• Supplied information:
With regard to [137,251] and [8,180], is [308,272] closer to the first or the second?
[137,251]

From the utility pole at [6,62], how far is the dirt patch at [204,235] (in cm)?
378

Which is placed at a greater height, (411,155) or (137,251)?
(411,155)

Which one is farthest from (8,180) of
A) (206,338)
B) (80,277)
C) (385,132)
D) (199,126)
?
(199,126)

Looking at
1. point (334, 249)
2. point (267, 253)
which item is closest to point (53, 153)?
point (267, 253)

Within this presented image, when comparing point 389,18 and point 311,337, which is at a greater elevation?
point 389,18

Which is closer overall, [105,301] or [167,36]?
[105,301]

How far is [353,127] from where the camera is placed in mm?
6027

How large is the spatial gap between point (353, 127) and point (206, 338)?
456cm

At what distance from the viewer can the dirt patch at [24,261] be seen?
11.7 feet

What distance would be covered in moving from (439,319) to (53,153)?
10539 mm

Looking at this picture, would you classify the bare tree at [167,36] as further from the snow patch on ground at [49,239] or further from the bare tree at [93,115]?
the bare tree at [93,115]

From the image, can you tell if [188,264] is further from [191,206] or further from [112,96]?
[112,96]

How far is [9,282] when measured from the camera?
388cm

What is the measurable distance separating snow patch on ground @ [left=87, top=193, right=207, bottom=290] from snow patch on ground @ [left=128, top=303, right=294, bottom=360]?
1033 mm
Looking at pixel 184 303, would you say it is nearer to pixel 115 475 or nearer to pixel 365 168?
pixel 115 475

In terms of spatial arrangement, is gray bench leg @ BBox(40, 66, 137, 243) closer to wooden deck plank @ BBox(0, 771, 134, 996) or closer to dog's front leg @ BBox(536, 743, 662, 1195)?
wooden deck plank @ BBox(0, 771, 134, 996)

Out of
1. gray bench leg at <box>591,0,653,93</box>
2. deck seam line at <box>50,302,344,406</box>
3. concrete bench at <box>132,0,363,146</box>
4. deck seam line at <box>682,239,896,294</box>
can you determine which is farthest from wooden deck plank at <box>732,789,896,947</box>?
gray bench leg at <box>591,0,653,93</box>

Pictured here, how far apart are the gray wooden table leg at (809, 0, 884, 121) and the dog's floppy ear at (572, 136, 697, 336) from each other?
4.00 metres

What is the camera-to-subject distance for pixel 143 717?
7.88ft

• What is expected: Lay out the lines, from the one containing "What is the camera-to-subject" down through the end of the lines, as a two-column CSV with the headers text and answer. Give one row per item, put each field in quotes, and replace any line breaks with spaces.

• Result:
text,answer
"What is the camera-to-subject distance for pixel 143 717?","7.88ft"